Jack Monroe told me her “primary interests are math and cheap pasta” — she’s now volunteering to work together to compile a price index of cheap staples and other basics like menstrual supplies, toothpaste and shampoo.

But this is not comparable to the resource that the National Bureau of Statistics uses to compile the CPI, which collects 6,000 quotes every day across the country. ONS has just announced plans to augment this work with scanner data from supermarkets.

Is this statistical fire target correct? Yes, if the goal is to measure inflation across the economy. No, if we want to know what happens to the poorest households.

Collecting really good data is expensive and priceless. But often shockingly, some issues have slipped through the cracks. In 2007, we were shocked to realize how little we knew about risk in banking.
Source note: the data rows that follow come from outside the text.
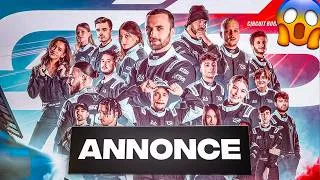 Miniature : GP EXPLORER 3 : Résumé des annonces 🚨 (Dates, Participants, Prix,...)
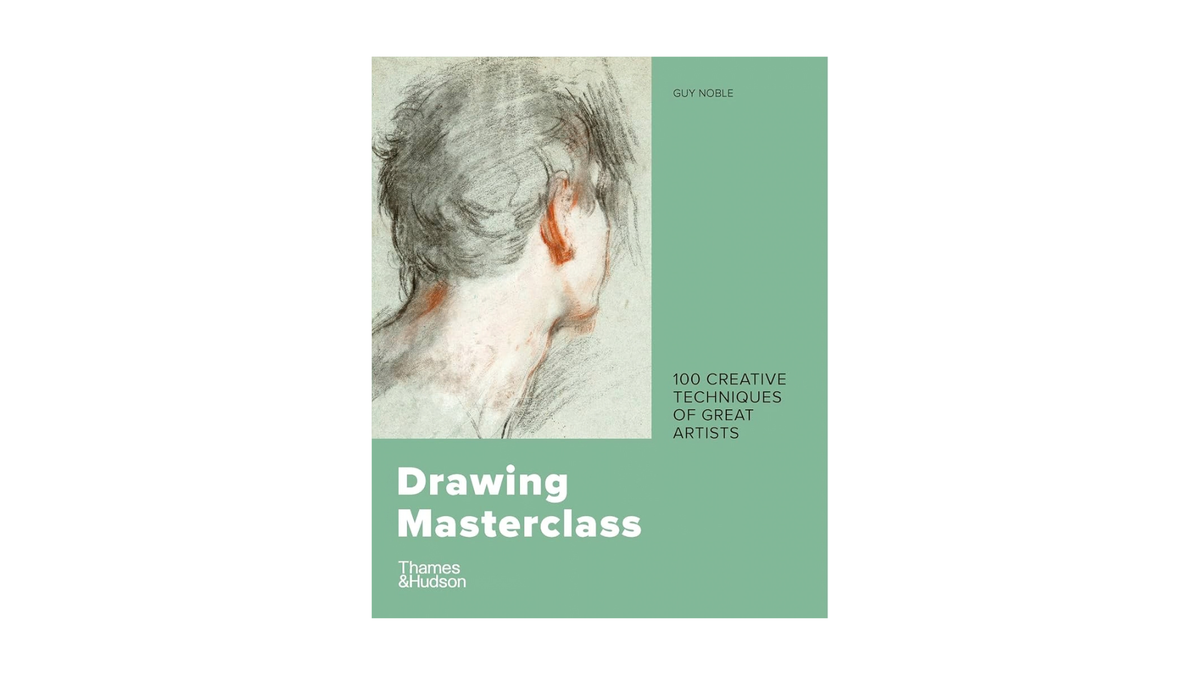 Drawing Masterclass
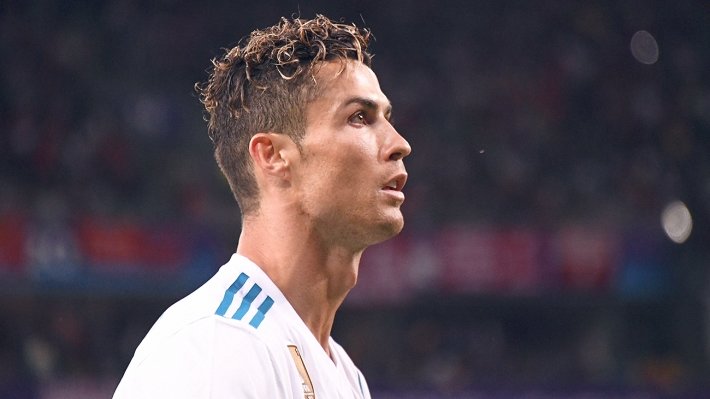 Голкипер сборной Испании рассказал об ударе Роналду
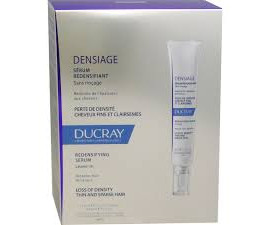 DUCRAY DENSIAGE SERUM REDENSIFIANT 3X30ML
In 2019, Caroline Criado Perez’s invisible woman A compelling case is made that data related to women is often overlooked. In 2020, the Office for National Statistics quickly established infection surveys to represent the population, but such surveys may have been established a few years earlier. Now Jack Monroe points to another gap.

There are nerds and bean counters all over the place – people like me – who need to work hard to fill these gaps in our knowledge rather than stumble across them. There are white rainbows everywhere, and it’s not always easy to tell the colors apart. But we have to try.